Distinctive roles of speakers. Counseling conversations are goal-oriented with the aim to produce positive counseling outcomes, and the two speakers have distinctive roles. The client gives objective information about themselves and subjective experiences and feelings to the counselor to appeal the problems they are suffering from. Then the counselor establishes a therapeutic relationship with the client and elicits various strategies to induce psychological changes in the client. These distinct roles of the conversational participants distinguish counseling conversations from non-goal oriented open-domain response generation modeling.
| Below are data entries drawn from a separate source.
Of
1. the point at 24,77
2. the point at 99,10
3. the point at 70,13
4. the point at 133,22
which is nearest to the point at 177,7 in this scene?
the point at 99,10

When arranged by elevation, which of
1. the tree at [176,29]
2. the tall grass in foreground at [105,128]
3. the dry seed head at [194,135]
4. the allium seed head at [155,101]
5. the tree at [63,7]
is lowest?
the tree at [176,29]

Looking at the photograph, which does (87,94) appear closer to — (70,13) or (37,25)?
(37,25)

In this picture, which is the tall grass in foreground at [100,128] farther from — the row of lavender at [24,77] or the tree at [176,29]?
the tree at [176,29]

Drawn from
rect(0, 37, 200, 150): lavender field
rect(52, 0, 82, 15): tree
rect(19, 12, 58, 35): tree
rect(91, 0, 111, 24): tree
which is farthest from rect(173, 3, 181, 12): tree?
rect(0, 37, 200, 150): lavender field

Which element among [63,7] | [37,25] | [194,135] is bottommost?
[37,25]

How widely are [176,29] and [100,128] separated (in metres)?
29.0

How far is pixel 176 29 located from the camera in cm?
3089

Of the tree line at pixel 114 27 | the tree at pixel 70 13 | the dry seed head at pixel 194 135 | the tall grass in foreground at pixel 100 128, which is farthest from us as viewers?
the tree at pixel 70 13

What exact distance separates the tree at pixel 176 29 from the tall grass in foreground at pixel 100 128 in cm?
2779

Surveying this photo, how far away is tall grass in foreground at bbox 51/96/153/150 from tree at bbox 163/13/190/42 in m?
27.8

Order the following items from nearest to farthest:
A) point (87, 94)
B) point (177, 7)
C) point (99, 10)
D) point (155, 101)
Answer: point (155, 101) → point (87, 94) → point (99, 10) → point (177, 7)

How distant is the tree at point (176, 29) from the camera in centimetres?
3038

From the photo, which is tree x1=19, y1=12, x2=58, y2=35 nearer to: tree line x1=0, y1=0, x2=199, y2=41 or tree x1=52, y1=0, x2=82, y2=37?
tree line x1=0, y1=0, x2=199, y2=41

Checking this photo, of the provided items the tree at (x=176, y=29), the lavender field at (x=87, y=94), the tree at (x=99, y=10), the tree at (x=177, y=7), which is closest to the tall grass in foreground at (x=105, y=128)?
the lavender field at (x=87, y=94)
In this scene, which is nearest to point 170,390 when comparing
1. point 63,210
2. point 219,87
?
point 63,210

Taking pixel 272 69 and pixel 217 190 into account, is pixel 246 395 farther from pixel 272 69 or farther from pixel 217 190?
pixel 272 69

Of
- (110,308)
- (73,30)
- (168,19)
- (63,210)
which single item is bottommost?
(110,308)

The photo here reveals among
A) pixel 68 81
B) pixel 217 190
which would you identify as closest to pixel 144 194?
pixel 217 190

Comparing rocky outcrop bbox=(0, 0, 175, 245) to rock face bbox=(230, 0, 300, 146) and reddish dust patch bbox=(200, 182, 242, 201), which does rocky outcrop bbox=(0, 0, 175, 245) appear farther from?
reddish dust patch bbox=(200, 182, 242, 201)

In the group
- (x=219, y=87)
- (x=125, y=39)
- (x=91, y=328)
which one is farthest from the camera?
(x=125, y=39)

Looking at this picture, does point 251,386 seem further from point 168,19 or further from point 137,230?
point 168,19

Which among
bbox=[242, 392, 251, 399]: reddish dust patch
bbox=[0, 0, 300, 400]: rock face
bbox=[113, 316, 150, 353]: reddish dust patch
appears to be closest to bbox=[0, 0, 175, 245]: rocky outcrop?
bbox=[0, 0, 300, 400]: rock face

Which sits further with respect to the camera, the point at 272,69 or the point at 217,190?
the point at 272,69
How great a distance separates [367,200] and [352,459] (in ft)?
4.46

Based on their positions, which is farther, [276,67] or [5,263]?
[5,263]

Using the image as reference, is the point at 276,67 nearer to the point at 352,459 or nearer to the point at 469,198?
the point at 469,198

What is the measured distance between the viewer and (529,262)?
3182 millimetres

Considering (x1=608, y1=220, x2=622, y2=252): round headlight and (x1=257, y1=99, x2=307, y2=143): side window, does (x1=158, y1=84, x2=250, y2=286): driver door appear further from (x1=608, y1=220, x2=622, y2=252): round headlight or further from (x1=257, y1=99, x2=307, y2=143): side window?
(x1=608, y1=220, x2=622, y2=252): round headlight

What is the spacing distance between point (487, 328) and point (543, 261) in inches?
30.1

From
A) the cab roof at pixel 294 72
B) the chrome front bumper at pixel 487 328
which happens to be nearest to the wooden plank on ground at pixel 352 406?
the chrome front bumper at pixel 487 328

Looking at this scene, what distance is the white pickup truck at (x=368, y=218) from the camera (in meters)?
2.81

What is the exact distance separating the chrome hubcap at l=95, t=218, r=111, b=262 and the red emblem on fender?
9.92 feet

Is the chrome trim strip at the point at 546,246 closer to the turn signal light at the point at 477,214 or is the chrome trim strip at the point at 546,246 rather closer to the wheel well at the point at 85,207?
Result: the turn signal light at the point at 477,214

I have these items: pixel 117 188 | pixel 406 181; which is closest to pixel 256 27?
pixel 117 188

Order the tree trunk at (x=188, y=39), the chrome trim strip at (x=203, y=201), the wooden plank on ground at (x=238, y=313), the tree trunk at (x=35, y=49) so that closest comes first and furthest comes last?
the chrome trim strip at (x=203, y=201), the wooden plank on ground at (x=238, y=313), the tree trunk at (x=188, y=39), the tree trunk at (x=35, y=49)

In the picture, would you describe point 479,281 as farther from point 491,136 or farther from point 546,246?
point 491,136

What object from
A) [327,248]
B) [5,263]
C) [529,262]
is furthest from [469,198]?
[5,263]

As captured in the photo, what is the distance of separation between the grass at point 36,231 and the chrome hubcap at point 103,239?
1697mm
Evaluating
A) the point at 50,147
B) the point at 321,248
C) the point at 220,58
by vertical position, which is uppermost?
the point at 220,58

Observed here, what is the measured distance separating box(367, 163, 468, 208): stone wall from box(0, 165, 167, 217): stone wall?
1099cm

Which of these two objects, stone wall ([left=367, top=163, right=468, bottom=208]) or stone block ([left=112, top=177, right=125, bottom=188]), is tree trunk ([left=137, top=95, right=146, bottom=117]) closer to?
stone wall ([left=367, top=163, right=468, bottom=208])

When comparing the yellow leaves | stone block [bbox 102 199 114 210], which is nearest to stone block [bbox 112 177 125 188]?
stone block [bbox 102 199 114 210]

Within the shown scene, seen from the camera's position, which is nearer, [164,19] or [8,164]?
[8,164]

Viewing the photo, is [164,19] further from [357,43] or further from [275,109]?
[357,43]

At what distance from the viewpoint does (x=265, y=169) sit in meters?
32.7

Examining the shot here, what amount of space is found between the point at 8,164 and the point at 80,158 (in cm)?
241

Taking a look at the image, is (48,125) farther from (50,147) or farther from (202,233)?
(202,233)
Multiple utterances in a turn. We define an utterance as a single text bubble. Counselors and clients can generate multiple utterances in a turn. Especially in a client turn, various information not to be missed by a counselor may occur across multiple utterances. Thus, we treat every utterance separately, as shown in Fig. 1

Figure 1: Translated example conversation between a counselor and a client. Each turn can have multiple utterances, and we annotate the client turn at the utterance-level. Blue box indicates 1) Counselor’s utterance, green is 2) Client’s context utterance, and yellow is 3) Client’s target utterance. The annotation for the last client utterance is ”appealing problem”.

3.2 Collected Dataset

Total dialogues. We collect counseling dialogues of clients with their corresponding professional counselors from Korean text-based online counseling platform Trost. 111https://www.trost.co.kr/ Overall, we use 1,448 counseling dialogues which are anonymized before researchers obtain access to the data, by removing personally identifiable information in the dialogues. All meta-data of the dialogues are not provided to the researchers, and named entities such as client’s and counselor’s names are replaced with random numeric identifiers. The research process including data anonymization and pre-processing is validated by the KAIST Institutional Review Board (IRB).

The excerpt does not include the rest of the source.